С тем, что кошка не в своем уме, в доме были согласны все. Лоск цивилизации, обретенный Стеллой в общении с псом, оказался непрочен, и при любом громком звуке – звонке телефона, хлопанье дверью – она подскакивала, будто ужаленная, в прыжке вспоминала, что данный конкретный звук опасностей за собой не влечет, садилась и принималась вылизывать шерстку, делая вид, будто даже не думала никуда прыгать. Не кошка – сплошные обнаженные нервы.
Еще Стелла крайне настороженно относилась к людям поблизости, хотя со временем полюбила, чтоб ее гладили. Поэтому на нее нередко накатывало странное, двойственное настроение: подойдя к кому-либо из домашних, она коротко, вопросительно мявкала, а затем, если откликнуться на зов и потянуться к ней, отступала на шаг-другой, так, что не дотянуться, вновь подавала голос, но с каждым твоим движением отступала дальше и дальше, пока в конце концов не подпустит на расстояние вытянутой руки, либо, решив, что дело не стоит риска, не поспешит удрать. Отец неизменно смеялся над этакой двойственностью чувств.
– Стелла, вот как ты при такой глупости на свете живешь до сих пор? – нравоучительно сказал он однажды.
– Чарльз, – с упреком в голосе протянула мама.
– Это же лучший образчик конфликта типа «приближение – избегание» на моей памяти, – пояснил отец.
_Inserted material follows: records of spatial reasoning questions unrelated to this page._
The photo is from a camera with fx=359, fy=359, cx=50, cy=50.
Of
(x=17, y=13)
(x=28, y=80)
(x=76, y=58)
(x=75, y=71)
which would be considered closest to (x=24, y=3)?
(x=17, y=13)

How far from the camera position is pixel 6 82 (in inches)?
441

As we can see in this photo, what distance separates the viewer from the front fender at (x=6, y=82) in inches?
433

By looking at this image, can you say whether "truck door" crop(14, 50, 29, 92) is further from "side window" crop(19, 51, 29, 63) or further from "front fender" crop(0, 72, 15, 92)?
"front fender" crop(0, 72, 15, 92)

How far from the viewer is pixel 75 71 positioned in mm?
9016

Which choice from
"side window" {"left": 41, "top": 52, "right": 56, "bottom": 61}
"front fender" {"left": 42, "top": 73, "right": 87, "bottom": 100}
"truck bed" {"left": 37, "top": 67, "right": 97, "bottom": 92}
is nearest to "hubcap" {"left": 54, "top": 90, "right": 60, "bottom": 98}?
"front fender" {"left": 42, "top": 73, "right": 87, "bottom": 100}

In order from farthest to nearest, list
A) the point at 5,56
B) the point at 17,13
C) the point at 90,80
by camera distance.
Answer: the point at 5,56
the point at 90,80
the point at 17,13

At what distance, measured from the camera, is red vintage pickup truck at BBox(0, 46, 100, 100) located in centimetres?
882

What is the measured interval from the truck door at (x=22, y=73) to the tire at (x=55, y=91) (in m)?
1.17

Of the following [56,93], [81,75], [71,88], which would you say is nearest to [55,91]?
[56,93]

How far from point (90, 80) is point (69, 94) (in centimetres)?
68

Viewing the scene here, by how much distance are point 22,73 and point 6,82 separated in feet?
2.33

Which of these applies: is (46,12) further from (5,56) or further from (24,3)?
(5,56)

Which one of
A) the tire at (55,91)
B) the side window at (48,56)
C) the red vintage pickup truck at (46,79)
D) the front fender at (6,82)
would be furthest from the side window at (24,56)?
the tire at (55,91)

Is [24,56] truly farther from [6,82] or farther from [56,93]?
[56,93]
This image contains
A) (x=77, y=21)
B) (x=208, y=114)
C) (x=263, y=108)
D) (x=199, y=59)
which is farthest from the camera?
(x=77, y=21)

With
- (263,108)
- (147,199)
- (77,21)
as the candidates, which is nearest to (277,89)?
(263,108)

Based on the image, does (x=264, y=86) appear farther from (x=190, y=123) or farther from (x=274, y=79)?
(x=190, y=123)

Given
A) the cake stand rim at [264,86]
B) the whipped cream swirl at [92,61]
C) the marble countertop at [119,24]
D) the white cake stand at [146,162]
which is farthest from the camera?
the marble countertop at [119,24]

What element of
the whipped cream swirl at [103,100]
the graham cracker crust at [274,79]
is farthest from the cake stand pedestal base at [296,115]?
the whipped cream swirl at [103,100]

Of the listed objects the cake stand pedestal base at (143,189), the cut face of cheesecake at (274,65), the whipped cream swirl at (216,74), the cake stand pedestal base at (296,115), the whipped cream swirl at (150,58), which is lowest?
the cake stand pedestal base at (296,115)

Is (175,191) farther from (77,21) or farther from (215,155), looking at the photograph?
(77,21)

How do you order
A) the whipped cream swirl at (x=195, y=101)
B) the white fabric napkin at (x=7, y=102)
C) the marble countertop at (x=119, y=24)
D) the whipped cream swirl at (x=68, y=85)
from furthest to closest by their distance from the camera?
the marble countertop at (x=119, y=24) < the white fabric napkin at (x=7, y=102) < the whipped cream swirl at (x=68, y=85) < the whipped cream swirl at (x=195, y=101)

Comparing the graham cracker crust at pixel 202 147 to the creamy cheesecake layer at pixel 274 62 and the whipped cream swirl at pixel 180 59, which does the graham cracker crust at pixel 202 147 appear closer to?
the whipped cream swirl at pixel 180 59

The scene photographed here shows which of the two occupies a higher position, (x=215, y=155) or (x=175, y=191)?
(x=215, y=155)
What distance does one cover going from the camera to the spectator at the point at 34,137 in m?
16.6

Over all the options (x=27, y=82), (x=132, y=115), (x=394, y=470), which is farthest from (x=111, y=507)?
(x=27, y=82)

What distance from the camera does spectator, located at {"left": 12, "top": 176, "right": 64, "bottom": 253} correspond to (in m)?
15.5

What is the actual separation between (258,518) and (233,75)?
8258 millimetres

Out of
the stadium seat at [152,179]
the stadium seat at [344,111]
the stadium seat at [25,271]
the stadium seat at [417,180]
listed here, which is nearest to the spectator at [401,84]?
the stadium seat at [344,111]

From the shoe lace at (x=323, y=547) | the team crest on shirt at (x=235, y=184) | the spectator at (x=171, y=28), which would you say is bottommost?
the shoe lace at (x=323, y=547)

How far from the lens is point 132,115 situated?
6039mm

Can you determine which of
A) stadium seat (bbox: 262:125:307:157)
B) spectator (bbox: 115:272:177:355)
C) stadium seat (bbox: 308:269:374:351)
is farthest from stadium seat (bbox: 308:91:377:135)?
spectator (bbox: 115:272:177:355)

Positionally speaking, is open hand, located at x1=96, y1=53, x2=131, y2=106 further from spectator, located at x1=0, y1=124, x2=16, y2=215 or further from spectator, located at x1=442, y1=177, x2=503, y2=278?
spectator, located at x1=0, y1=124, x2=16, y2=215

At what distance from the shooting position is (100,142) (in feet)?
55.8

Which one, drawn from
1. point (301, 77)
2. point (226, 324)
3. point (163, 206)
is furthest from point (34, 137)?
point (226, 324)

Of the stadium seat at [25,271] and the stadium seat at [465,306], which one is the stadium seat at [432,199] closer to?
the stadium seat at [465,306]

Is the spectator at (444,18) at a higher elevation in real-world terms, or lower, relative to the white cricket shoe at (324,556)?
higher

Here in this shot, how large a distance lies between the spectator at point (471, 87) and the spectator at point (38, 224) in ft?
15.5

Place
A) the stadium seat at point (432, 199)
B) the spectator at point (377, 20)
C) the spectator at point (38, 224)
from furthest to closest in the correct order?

Заинтригованный проблемой, он завел обычай садиться на пол, прислонившись спиной к дивану, а ноги вытянув перед собой, и укладывать Стеллу к себе на колени. Стелла либо терпеливо сносила поглаживания, пока не представится случай удрать без помех, либо, успокоившись, начинала мурлыкать. Мурлыкала она громко, хрипло, и в эти минуты ее мурлыканье напоминало Алексу жужжание цепной пилы где-то вдали, над просторами ледника.
– Безмозглое ты создание, – приговаривал отец, гладя кошку. – Глупости ты кусок…
Спустя пару недель, когда на смену августу пришел сентябрь, Стелла начала вспрыгивать на колени сама… но только к маме.
– Тепло любит, – сказала мама.
– Да, пол довольно холодный, – согласился отец, потрепав рваное ухо кошки. – Но отчего ты, Стелла, только у Хелен на коленях сидишь? Забыла, значит, кто тебя к этому приучил?
В конце концов кошка начала забираться на колени и к отцу: укладывалась, вытягивалась, будто привыкла к этому давным-давно, а отец всякий раз над нею посмеивался.
На колени к Алексу Стелла сама не укладывалась никогда, но порой, если посадить ее и долго гладить, сидела смирно. Правда, с той же вероятностью могла, взглянув на него, в ужасе вытаращить глаза и что есть сил рвануться прочь, оставив на ногах следы острых когтей.
– Ну и дури же у нее в голове! – пожаловался Алекс маме после одного из подобных внезапных побегов.
– Это точно, – с негромким смехом согласилась мама. – Но не забывай: возможно, маленькой Стеллу немало мучили.
– Уличного котенка? Это как же?
– Уверена, способы имеются. А может быть, ее мучили дома, вот она и сбежала.
– Кому же придет в голову собственного котенка мучить?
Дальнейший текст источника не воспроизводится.